Saramago registrou nos relógios da casa a hora em que conheceu Pilar. Todos paralisados na “hora do amor” - quatro da tarde! Artifício que eternizou a emoção do primeiro encontro - instante mágico, misterioso, delicioso! Inscrever a sensação de felicidade, prolongar, ao máximo, a condição de feliz. É quando, sob o sentimento de grandeza, potenciamos o belo, o contentamento por gostar. “Gostar é provavelmente a melhor maneira de ter; ter deve ser a pior maneira de gostar”. Em linguagem poética, nos lembra o quão ridículo é confundir “gostar” com “possuir”.

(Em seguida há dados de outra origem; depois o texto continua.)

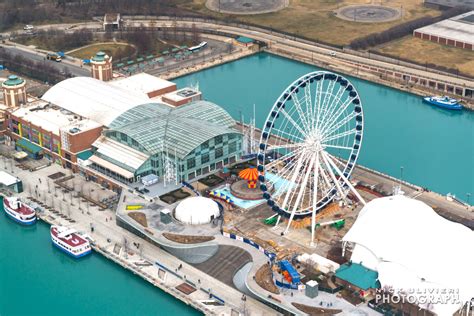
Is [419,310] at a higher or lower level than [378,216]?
lower

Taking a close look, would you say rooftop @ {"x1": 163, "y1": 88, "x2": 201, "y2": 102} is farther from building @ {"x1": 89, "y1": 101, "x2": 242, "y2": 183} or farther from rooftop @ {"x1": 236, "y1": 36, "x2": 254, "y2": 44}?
rooftop @ {"x1": 236, "y1": 36, "x2": 254, "y2": 44}

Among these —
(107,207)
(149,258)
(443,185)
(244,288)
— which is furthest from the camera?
(443,185)

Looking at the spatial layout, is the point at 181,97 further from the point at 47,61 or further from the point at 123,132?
the point at 47,61

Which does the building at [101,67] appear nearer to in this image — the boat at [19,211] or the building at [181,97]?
the building at [181,97]

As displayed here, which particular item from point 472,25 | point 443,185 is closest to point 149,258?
point 443,185

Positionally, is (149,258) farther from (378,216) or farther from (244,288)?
(378,216)

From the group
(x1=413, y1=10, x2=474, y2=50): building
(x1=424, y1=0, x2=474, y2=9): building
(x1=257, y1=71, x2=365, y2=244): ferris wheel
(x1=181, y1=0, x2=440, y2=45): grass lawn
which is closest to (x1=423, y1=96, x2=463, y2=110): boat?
(x1=413, y1=10, x2=474, y2=50): building

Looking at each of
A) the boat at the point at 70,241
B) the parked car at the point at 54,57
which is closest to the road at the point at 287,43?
the parked car at the point at 54,57

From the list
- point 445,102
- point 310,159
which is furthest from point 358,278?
point 445,102
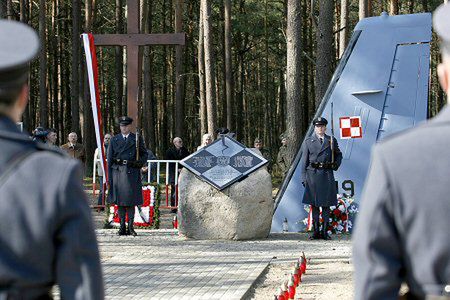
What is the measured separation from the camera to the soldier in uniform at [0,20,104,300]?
302 centimetres

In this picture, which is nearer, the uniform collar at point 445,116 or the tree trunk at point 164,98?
the uniform collar at point 445,116

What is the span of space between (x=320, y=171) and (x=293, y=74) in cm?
783

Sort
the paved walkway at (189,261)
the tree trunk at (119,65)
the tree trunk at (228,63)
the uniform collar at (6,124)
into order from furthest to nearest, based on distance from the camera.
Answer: the tree trunk at (119,65)
the tree trunk at (228,63)
the paved walkway at (189,261)
the uniform collar at (6,124)

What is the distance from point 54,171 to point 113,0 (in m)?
46.9

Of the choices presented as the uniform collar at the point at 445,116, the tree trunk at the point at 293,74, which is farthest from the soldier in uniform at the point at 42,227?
the tree trunk at the point at 293,74

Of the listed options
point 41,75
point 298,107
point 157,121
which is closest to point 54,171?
point 298,107

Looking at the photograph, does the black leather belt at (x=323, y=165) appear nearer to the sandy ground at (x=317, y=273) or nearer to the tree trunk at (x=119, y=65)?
the sandy ground at (x=317, y=273)

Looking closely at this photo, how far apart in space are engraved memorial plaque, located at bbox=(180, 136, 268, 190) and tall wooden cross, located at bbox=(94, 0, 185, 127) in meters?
2.36

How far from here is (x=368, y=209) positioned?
2.78 meters

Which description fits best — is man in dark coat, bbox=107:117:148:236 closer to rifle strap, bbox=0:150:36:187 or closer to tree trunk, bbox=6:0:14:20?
rifle strap, bbox=0:150:36:187

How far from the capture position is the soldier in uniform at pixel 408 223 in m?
2.74

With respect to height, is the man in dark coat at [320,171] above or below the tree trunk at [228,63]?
below

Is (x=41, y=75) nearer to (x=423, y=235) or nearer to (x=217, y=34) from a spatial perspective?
(x=217, y=34)

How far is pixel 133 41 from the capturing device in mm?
18094
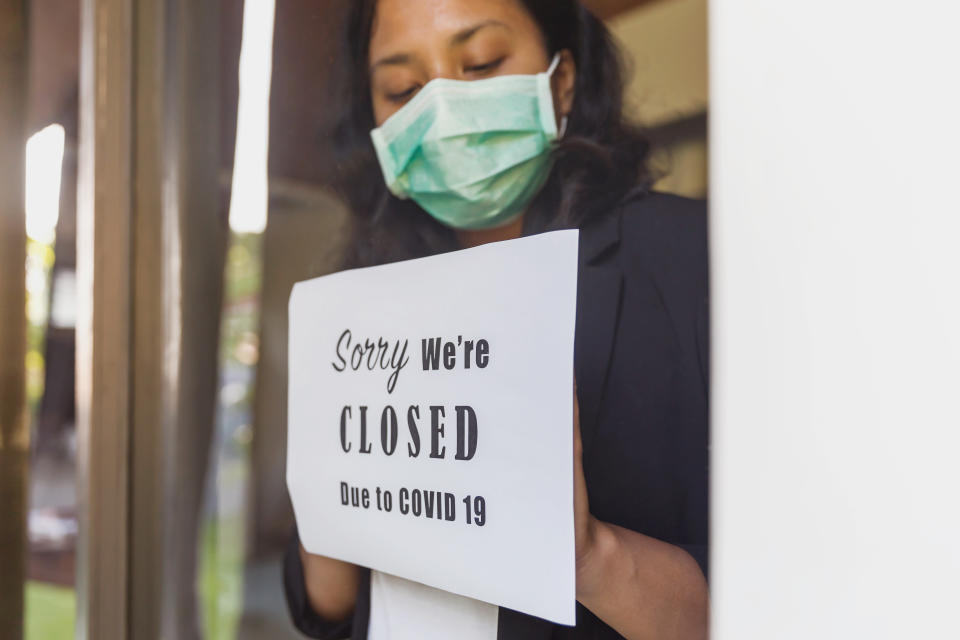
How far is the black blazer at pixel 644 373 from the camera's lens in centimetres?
75

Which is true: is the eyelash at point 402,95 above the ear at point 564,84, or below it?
above

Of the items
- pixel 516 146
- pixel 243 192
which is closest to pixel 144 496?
pixel 243 192

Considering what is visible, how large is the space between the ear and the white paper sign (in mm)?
163

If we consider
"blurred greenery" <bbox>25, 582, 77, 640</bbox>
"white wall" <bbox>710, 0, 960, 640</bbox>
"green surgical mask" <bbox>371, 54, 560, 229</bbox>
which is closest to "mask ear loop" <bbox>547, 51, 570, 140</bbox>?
"green surgical mask" <bbox>371, 54, 560, 229</bbox>

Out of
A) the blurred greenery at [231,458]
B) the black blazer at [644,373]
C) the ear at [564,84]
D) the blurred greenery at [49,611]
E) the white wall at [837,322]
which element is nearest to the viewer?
the white wall at [837,322]

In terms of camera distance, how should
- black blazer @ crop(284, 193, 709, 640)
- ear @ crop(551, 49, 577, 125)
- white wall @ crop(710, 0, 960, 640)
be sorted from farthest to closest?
ear @ crop(551, 49, 577, 125)
black blazer @ crop(284, 193, 709, 640)
white wall @ crop(710, 0, 960, 640)

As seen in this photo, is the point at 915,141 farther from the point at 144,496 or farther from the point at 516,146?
the point at 144,496

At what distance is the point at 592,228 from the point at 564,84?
18cm

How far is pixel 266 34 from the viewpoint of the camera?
1267mm

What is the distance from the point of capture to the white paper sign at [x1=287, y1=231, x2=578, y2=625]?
811 mm

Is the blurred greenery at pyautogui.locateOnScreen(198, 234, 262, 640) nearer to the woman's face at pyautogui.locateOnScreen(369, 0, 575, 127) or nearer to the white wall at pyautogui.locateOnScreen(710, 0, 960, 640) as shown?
the woman's face at pyautogui.locateOnScreen(369, 0, 575, 127)

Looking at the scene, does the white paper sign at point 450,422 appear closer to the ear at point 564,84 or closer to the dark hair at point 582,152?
the dark hair at point 582,152

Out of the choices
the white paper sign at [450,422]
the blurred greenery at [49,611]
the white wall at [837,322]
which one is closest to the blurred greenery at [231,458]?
the white paper sign at [450,422]

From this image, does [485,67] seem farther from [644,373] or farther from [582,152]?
[644,373]
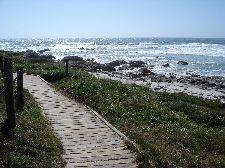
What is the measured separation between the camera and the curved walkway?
10680 millimetres

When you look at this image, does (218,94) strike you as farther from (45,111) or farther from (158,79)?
(45,111)

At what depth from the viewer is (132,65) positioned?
66312mm

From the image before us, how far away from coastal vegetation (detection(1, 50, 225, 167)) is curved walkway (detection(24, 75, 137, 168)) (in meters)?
0.49

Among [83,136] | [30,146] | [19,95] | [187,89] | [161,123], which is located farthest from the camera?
[187,89]

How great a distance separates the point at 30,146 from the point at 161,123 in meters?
6.00

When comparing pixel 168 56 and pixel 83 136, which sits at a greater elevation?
pixel 83 136

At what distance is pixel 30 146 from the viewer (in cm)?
1084

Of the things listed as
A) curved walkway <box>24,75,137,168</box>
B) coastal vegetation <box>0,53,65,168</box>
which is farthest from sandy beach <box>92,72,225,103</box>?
coastal vegetation <box>0,53,65,168</box>

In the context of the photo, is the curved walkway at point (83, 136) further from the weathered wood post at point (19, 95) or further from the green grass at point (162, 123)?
the weathered wood post at point (19, 95)

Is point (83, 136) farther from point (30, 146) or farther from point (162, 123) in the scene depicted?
point (162, 123)

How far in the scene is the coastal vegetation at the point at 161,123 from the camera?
11.2 metres

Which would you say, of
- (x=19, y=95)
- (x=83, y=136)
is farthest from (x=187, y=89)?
(x=83, y=136)

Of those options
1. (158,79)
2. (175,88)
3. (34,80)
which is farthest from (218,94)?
(34,80)

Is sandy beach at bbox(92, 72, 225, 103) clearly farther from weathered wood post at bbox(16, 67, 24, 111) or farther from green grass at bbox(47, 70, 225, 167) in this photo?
weathered wood post at bbox(16, 67, 24, 111)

Lamentar pela relação e pelo tempo em que, juntos, poderiam promover coisas valiosas. A sensação de que “algo se esvai sem justa causa” nos arrasa. Quando cada qual caminha díspares nas fantasias, é sofrimento que se espera. Saramago encontra em Pilar um lugar em que pudesse “ser”. A carne sente forte impulso em ser penetrada quando tocada fundo - algo cutuca o coração, mexe com as entranhas e desequilibra a libido. É a danação do desejo que chega e bota tudo de perna pro ar. O amor é a única tirania aceitável. Uma mulher de 35 anos se apaixona por um senhor de 63 anos. O que representa 28 anos de diferença quando os interesses são da mesma idade? Não existe amor desencontrado pela idade, existe amor que não se descobriu nas afinidades. Todos deveriam percorrer o caminho de dentro, ele oculta fiordes. Amor gestado no cimento das cidades, articulado e consumido no imediatismo do mercado, é amor frouxo e pouco suporta os trancos do coração.

Saramago metaforiza o homem que, embora idoso, não se envergonhou de continuar perseguindo o amor. Não se contentou com as migalhas de afeto que a vida lhe reservava. Lutou por muito mais. A grandiosidade do amor exige humildade e sabedoria. Como entrelaçar palavras e conjugar verbos de uma outra boca? Penetrar em sentimentos estrangeiros, diferentes concepções de vida e prazer? É o jogo do decifrar - debulhar o rosário da existência. Contentamento e alegria encontram um lugar no desejo. Saramago fez valer o desejo de felicidade, abandonou a arrogância e pediu ajuda a Pilar. Queria pular, com ela, os tocos da caminhada. Desvelar entraves, traumas e neuroses é preparar o caminho para o amor. Encontro sonhado e, muitas vezes, mal tratado.
Ocupamo-nos com os cabelos, o celular e o futebol, mas poucos se dedicam à aprendizagem. Como transitar melhor na vida intima e manejar as intermitências do coração? Amar, verbo intransitivo. Com Mário de Andrade descobrimos que “o amor deve nascer de correspondências, de excelências interiores. Espirituais, pensava...De noite uma ópera de Wagner, Brahms”. Quão profundo e sério é convidar uma pessoa para o amor! Compartilhar uma trajetória, tecer um tempo, destilar emoções. Se nos bastamos e não queremos dividir o pão da vida com o outro, evitemos o verbo amar. Amor mísero é o que nos espera quando mergulhamos na cultura do escape. Quando o parceiro, desencantado, escolhe o benefício da morte ao desimpedir-se para outro amor. Forma pouco sábia de se iniciar um novo romance.